Scientific Foundations

CBT — Cognitive Behavioural Therapy

Cognitive Behavioural Therapy (CBT) emerged in the 1960s, developed by Dr. Aaron T. Beck, a psychiatrist and professor at the University of Pennsylvania. He introduced it as a structured, short-term approach to help people understand how their thoughts, feelings, and behaviours interact.

CBT is a practical, goal-oriented approach that helps you understand how your thoughts, feelings, and behaviours are connected. It teaches you how to challenge unhelpful thinking patterns and build healthier habits that support your mental well-being. By learning how to notice and shift the way you respond to your inner world, CBT gives you clear tools to reduce emotional suffering and build more balanced, sustainable ways of coping with life’s challenges.

DBT — Dialectical Behaviour Therapy

Dialectical Behaviour Therapy (DBT) was developed in the late 1980s by Dr. Marsha M. Linehan, a psychologist and researcher at the University of Washington. As a teenager, Linehan experienced deep emotional suffering and spent time in psychiatric hospitals, where she felt misunderstood and untreated. Years later, she developed DBT to offer the kind of support she wished she had received.

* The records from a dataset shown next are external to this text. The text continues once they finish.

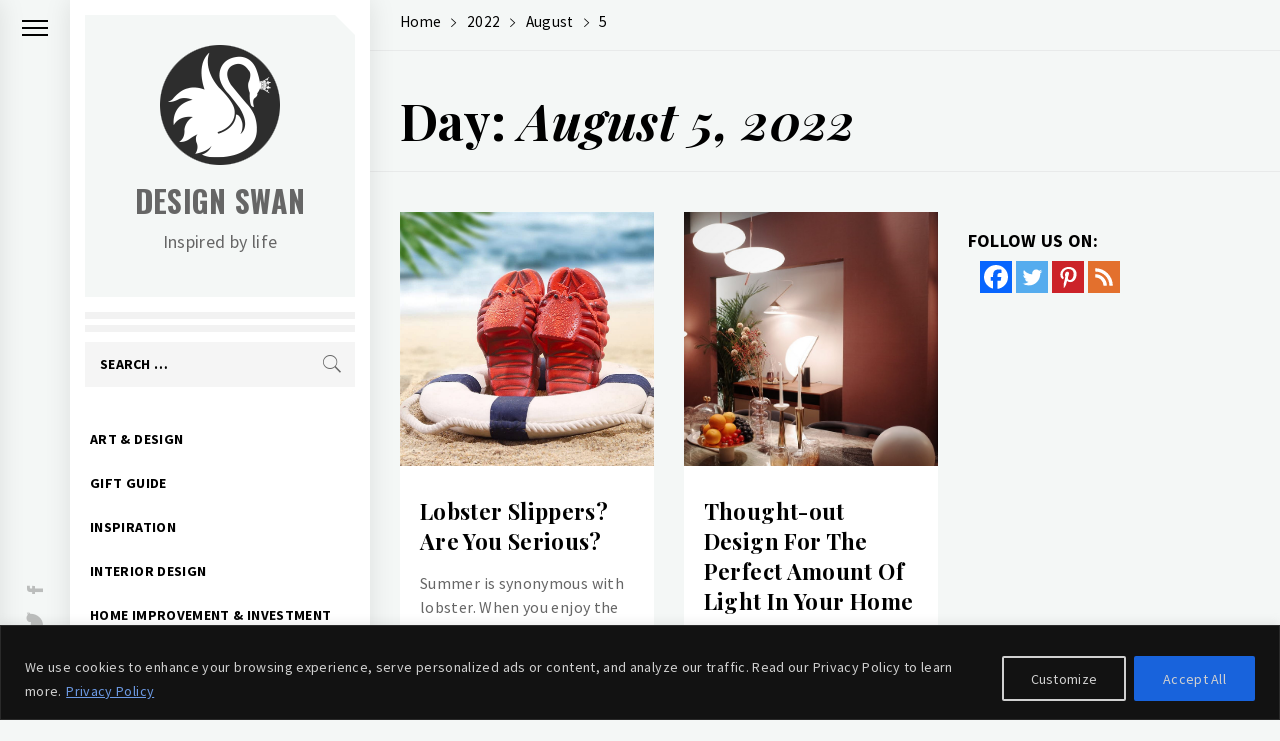

--- FILE ---
content_type: text/html; charset=utf-8
request_url: https://www.google.com/recaptcha/api2/aframe
body_size: 266
content:
<!DOCTYPE HTML><html><head><meta http-equiv="content-type" content="text/html; charset=UTF-8"></head><body><script nonce="8dr3PrYh2rwYpDNmf7p8JQ">/** Anti-fraud and anti-abuse applications only. See google.com/recaptcha */ try{var clients={'sodar':'https://pagead2.googlesyndication.com/pagead/sodar?'};window.addEventListener("message",function(a){try{if(a.source===window.parent){var b=JSON.parse(a.data);var c=clients[b['id']];if(c){var d=document.createElement('img');d.src=c+b['params']+'&rc='+(localStorage.getItem("rc::a")?sessionStorage.getItem("rc::b"):"");window.document.body.appendChild(d);sessionStorage.setItem("rc::e",parseInt(sessionStorage.getItem("rc::e")||0)+1);localStorage.setItem("rc::h",'1768634324160');}}}catch(b){}});window.parent.postMessage("_grecaptcha_ready", "*");}catch(b){}</script></body></html>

DBT combines acceptance and change — helping people acknowledge their pain while also learning to respond to it differently. It focuses on building skills for emotion regulation, mindfulness, communication, and distress tolerance — tools that help you stay steady even in tough moments.

What makes DBT unique is its ability to meet people exactly where they are — offering practical tools without judgment, and real hope for those who often feel misunderstood.

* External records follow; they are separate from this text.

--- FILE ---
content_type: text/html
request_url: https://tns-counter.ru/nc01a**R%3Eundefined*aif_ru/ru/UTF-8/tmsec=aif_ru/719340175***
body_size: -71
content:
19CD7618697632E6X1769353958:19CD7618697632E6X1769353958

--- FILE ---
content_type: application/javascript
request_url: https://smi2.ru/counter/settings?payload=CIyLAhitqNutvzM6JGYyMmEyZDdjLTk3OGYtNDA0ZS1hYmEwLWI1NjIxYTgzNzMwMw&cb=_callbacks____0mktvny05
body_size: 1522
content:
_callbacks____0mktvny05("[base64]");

ACT — Acceptance and Commitment Therapy

Acceptance and Commitment Therapy (ACT), developed in the 1980s by psychologist Steven C. Hayes, is a science-backed approach that helps you make space for difficult thoughts and emotions instead of constantly battling them. ACT is built on the idea that discomfort and pain are part of being human — but they don’t have to control your life.

Rather than avoiding or suppressing what you feel, ACT teaches you how to respond with awareness, stay connected to what matters most, and take action that aligns with your values. It’s not about controlling your inner world — it’s about learning how to live well alongside it.